Car la vie ne fait plus de cadeaux à Norilsk, la ville de Sibérie la plus au nord est la ville la plus polluée au monde. Dans ce bout d’univers, les températures descendent sous les moins 60°C, en oubliant souvent de remonter. Un lieu quasi apocalyptique, une cité minière aux mains d’oligarques russes, que Caryl Férey a justement choisi pour instruire le plus tranchant des réquisitoires contre le délabrement d’un pays, rongé par la fraude généralisée, la pègre, la pollution, la violence…

L’enquête
L’enchaînement des enquêtes sur les deux premiers morts tisse une intrigue policière finement ciselée, à la rencontre de personnages sensibles, cassés mais attachants. Derrière les acteurs du drame dans ce lieu oublié, apparaît en perspective un projet universel et si actuel : espérer l’impossible, le respect des droits humains !

Le premier cadavre est un Nénet. Les Nénets forment une minorité comme les Samis en Norvège, une ethnie autochtone de l’Arctique vivant de l’élevage des rennes. Les faire disparaître est un jeu d’enfant, Où sont-ils ? Ont-ils seulement une identité ? Une CNI ? Quel est leur pays ? La reconnaissance des minorités est encore loin d’être réalisée ici en Russie, comme en Australie. Cet écho donné par Caryl Férey est déjà une forme de reconnaissance nouvelle, courageuse et inattendue.

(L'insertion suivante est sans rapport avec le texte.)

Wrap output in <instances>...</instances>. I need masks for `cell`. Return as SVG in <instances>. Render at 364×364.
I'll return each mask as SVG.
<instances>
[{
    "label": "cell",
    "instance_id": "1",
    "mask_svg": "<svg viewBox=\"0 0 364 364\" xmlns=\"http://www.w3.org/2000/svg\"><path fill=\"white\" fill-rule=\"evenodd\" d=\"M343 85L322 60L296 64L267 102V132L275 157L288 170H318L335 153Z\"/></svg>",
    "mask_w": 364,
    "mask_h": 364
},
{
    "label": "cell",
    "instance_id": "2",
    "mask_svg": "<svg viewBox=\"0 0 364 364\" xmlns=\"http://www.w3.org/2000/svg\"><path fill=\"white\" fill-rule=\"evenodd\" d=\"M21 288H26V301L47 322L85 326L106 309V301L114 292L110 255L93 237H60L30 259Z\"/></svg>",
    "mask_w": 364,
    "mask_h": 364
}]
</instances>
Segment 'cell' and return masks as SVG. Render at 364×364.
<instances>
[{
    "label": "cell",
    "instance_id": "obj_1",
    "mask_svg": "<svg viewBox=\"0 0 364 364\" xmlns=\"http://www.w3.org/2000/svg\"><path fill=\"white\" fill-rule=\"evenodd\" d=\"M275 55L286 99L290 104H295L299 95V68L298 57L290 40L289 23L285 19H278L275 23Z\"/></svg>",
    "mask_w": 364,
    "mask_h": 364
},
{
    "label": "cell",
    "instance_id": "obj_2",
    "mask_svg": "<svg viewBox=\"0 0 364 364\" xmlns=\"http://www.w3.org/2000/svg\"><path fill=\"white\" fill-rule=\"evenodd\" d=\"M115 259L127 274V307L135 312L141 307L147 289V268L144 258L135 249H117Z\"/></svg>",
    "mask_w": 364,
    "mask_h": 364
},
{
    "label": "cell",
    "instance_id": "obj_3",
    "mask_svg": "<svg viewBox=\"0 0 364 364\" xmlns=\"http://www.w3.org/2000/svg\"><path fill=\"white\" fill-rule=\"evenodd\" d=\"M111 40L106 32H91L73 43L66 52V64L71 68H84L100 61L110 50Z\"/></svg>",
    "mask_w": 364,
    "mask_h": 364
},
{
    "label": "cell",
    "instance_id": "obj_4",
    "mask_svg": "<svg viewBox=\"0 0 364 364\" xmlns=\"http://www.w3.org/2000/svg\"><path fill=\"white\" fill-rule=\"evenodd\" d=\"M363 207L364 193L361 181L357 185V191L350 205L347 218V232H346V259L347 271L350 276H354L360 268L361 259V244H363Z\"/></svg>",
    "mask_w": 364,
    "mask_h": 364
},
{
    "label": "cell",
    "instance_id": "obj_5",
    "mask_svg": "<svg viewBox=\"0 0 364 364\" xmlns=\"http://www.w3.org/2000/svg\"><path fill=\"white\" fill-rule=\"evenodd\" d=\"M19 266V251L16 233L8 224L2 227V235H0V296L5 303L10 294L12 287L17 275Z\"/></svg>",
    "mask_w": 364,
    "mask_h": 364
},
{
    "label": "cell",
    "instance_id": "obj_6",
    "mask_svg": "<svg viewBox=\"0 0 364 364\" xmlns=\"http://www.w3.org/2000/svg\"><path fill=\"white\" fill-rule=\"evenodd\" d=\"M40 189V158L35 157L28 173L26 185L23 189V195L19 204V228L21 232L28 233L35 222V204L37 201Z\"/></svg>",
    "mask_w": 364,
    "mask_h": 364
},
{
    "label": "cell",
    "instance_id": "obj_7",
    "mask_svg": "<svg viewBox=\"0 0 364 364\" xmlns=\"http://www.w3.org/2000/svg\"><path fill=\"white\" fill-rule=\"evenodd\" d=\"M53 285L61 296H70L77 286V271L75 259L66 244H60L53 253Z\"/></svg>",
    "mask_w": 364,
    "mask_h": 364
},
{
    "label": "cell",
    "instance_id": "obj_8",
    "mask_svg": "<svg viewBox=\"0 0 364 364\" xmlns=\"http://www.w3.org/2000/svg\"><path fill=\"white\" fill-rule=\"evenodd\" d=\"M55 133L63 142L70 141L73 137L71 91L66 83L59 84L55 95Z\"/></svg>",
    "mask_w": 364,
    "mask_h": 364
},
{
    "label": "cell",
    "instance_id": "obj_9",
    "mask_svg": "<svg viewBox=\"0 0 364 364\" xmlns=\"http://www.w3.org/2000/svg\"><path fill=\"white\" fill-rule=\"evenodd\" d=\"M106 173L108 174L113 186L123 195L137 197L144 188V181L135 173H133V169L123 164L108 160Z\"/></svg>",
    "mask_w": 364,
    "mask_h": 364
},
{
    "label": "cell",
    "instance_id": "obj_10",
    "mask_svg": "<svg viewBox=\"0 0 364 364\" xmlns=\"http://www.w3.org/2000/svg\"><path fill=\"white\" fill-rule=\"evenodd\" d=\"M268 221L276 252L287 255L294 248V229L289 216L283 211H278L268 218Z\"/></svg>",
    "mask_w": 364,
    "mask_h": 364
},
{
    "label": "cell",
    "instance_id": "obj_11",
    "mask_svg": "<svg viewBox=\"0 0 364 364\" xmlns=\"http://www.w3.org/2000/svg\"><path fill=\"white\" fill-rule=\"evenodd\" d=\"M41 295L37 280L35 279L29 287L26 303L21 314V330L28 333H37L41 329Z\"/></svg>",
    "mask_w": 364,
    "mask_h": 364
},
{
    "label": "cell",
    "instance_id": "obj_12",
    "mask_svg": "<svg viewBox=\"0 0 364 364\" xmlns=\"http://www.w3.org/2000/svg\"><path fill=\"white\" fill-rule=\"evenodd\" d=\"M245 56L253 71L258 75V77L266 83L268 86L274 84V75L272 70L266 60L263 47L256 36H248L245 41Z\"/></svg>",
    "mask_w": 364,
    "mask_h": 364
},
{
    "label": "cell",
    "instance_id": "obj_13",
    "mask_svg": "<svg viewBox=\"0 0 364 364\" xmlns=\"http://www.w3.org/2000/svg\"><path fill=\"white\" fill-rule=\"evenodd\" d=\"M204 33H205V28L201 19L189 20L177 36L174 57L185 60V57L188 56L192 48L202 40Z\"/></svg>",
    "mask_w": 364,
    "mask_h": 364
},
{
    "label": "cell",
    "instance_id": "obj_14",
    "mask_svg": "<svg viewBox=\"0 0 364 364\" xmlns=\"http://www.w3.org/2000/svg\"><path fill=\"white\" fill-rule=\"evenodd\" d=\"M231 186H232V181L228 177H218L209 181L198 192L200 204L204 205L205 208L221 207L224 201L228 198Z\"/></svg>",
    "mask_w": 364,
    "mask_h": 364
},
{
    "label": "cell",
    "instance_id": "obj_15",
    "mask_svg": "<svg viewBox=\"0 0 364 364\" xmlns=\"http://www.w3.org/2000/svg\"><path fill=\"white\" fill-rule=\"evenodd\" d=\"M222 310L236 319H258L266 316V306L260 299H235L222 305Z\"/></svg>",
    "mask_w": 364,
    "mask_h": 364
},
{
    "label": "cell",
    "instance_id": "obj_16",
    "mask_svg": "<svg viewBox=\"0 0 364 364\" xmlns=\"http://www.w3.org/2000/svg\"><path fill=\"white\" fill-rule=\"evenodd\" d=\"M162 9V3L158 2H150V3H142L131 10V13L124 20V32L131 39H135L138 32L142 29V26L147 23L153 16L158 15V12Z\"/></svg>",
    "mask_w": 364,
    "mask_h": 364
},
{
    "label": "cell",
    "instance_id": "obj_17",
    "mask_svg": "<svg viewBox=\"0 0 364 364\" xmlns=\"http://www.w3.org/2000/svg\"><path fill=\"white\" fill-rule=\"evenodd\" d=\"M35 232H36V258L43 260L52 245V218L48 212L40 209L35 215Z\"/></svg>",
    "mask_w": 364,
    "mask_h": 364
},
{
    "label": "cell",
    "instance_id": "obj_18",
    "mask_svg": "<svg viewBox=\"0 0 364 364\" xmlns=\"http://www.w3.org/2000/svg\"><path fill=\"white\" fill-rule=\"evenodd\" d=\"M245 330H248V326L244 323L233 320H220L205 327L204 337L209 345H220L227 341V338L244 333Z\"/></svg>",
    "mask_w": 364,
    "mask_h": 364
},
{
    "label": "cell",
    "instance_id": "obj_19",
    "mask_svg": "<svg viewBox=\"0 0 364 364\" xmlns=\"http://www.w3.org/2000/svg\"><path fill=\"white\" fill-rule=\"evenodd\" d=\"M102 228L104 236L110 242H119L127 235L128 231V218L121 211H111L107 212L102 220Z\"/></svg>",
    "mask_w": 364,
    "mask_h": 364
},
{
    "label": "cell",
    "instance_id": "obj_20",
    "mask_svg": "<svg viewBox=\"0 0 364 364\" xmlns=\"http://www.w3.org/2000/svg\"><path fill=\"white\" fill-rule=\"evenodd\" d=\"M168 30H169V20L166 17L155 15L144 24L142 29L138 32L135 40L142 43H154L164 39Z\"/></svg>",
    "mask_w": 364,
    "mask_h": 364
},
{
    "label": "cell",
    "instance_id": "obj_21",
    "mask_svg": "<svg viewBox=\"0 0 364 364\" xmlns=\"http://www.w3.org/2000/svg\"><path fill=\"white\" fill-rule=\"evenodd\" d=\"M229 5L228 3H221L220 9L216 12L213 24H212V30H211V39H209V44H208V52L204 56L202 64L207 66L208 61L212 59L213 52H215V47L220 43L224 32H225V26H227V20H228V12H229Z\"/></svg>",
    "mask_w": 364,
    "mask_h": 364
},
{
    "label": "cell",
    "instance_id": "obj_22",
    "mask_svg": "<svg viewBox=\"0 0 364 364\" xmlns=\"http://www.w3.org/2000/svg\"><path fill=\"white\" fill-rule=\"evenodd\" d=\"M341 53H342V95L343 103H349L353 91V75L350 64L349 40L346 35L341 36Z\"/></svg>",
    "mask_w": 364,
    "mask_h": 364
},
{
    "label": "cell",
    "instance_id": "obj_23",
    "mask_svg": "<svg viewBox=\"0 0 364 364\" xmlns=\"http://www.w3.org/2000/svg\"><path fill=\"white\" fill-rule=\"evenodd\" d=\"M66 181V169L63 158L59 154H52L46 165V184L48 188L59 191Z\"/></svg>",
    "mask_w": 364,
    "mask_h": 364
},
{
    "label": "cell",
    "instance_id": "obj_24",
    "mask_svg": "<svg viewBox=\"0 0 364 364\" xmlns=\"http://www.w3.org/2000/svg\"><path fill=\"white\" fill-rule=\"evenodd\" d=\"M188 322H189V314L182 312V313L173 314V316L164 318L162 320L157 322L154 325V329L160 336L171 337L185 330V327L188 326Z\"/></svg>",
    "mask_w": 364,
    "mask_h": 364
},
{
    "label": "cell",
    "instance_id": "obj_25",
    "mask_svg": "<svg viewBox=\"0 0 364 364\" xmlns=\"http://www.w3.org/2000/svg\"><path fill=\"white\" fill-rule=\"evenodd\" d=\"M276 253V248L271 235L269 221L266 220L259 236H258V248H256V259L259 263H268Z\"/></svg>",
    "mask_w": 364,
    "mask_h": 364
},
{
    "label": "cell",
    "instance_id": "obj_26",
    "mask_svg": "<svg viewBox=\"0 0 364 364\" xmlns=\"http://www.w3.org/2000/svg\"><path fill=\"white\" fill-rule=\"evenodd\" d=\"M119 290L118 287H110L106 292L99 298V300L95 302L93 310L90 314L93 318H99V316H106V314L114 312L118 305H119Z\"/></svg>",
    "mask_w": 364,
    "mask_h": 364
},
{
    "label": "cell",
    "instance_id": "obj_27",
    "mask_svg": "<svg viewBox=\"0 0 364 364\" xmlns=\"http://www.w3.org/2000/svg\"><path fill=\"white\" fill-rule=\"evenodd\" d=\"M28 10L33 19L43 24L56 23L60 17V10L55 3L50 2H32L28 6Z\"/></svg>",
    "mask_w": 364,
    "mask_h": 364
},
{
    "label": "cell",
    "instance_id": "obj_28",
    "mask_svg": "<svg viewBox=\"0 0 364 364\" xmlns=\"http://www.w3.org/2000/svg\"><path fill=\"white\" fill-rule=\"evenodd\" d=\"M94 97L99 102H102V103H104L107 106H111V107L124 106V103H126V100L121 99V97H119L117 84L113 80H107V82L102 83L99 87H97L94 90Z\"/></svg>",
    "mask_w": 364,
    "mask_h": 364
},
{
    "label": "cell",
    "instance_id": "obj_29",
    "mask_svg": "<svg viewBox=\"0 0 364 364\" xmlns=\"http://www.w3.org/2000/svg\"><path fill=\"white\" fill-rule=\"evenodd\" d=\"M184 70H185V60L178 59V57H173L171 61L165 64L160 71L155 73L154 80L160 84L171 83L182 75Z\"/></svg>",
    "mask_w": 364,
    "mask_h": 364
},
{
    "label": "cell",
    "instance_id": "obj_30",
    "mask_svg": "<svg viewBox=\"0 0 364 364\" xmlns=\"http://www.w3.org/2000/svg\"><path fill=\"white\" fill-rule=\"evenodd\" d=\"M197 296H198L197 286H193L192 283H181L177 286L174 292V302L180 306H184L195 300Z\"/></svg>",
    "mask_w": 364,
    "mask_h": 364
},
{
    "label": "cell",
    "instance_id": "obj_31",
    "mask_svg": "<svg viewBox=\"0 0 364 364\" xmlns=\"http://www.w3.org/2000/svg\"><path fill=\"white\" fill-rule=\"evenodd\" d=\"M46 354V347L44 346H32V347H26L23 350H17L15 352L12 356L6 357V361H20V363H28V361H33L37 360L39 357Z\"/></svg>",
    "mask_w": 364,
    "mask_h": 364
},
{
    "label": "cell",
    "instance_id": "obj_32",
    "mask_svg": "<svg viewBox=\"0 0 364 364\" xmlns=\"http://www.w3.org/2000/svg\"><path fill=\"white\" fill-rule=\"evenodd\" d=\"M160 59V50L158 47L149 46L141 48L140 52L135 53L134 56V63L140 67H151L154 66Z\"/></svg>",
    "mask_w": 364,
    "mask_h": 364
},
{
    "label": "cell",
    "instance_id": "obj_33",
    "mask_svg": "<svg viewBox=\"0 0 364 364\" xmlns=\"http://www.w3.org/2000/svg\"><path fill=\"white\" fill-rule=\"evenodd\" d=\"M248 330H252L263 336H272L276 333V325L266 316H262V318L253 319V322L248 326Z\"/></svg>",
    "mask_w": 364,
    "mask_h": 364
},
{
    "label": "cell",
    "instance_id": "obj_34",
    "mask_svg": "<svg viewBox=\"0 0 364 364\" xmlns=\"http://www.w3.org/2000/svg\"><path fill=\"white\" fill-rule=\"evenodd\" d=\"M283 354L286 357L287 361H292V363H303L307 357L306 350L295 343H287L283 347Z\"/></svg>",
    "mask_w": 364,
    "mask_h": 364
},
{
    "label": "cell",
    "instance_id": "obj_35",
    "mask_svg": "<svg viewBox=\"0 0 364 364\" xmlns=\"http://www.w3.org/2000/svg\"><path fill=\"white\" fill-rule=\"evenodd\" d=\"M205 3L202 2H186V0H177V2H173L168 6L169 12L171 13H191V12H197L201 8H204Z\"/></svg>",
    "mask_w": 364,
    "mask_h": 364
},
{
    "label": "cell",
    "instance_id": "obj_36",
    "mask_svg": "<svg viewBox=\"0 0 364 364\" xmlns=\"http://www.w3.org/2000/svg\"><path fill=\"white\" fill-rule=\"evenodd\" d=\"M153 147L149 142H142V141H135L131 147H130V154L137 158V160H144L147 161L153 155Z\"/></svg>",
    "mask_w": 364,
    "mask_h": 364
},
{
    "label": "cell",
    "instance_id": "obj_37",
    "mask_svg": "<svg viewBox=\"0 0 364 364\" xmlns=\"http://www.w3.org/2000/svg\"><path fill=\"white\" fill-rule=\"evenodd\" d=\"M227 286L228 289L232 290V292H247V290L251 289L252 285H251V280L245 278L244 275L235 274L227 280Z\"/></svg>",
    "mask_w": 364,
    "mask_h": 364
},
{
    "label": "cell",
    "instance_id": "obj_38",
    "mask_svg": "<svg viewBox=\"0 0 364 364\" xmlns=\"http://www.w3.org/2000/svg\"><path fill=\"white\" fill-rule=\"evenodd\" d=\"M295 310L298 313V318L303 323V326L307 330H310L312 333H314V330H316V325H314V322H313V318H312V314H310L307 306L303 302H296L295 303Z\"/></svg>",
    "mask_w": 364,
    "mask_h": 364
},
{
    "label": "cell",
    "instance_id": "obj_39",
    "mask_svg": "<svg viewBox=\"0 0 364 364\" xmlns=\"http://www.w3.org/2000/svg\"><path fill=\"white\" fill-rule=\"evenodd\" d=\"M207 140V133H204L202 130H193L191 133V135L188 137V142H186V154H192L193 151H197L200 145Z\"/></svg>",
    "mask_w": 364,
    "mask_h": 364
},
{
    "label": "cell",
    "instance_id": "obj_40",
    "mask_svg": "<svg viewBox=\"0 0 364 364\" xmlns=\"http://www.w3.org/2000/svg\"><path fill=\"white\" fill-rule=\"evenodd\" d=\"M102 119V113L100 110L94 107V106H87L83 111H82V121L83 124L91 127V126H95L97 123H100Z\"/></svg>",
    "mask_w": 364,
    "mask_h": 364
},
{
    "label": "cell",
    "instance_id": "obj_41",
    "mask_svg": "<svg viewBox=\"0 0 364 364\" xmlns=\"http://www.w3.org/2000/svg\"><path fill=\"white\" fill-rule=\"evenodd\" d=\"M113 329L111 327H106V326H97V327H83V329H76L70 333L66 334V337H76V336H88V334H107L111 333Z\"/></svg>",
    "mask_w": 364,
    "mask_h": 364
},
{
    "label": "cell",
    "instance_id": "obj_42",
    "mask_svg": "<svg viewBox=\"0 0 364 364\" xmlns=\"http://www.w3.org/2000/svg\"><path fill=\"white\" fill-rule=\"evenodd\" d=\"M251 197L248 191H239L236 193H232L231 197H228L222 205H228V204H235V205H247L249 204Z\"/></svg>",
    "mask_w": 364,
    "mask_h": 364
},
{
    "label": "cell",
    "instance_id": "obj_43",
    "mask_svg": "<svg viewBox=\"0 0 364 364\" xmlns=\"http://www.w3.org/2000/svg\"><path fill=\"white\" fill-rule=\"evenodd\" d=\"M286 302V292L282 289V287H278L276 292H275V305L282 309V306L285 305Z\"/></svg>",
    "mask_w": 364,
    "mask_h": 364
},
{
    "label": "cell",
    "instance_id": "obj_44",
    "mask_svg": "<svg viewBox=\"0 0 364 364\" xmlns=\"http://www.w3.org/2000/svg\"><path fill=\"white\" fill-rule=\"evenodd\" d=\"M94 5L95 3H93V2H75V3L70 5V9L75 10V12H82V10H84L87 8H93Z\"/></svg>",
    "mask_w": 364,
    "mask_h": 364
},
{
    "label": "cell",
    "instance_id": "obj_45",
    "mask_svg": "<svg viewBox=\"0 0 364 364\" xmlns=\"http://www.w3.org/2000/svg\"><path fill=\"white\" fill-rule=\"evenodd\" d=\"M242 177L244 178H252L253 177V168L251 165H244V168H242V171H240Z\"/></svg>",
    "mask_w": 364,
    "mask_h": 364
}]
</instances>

Le deuxième crime nous transporte dans les mines de Nickel, cité devenue un lieu irréel aux mains d’oligarques russes. La jeune Valentina retrouvée surgelée était une militante écolo cherchant à mettre en évidence toutes les formes de nuisances causées par l’exploitation du Nickel, puis à informer toute la cité de leurs conséquences sur la santé. La cité minière représente près de 4% du total du PNB de la Russie. Dans ces froids extrêmes, il est trop facile de soustraire une partie du butin, stocké dans des hangars où l’air que l’on respire est hautement toxique.

Le combat le plus délicat à mener sera celui de Gleb. Le mineur-boutefeu devra effacer son homosexualité, cacher ses émotions, et protéger son ami. Au moindre soupçon, les homosexuels sont placés en prison, devenant des jouets de torture, pour les autres détenus. Gleb Berensky, est le mineur chargé de poser les explosifs. Le travail est inhumain et les cadences infernales. Surdimensionnés, les marteaux-piqueurs ne sont même plus à taille humaine.

La profondeur du récit et la précision chirurgicale de Caryl Férey pour disséquer les rouages complexes des fraudes laissent cependant une place à la vie de cette communauté. Souvent contraints de rester à Norilsk comme piégés par la glace, les anciens prisonniers des Goulags côtoient parfois leurs bourreaux. La virtuosité du style de Caryl Férey capte des personnages bien plus colorés que la grisaille qui les entoure. Leurs sentiments sont puissants, et leur sensibilité affleure à tous moments. Leur solidarité s’exprime avec violence, dans une spontanéité gratuite. Sous la plume de Caryl Férey,  Dascha devient la femme en bleu car la couleur de ses cheveux doit exprimer une forme de bonheur. Son drame sera d’autant plus douloureux que Boris le policier aura imaginé la pire des machinations pour faire de son mari disparu un picoleur impénitent.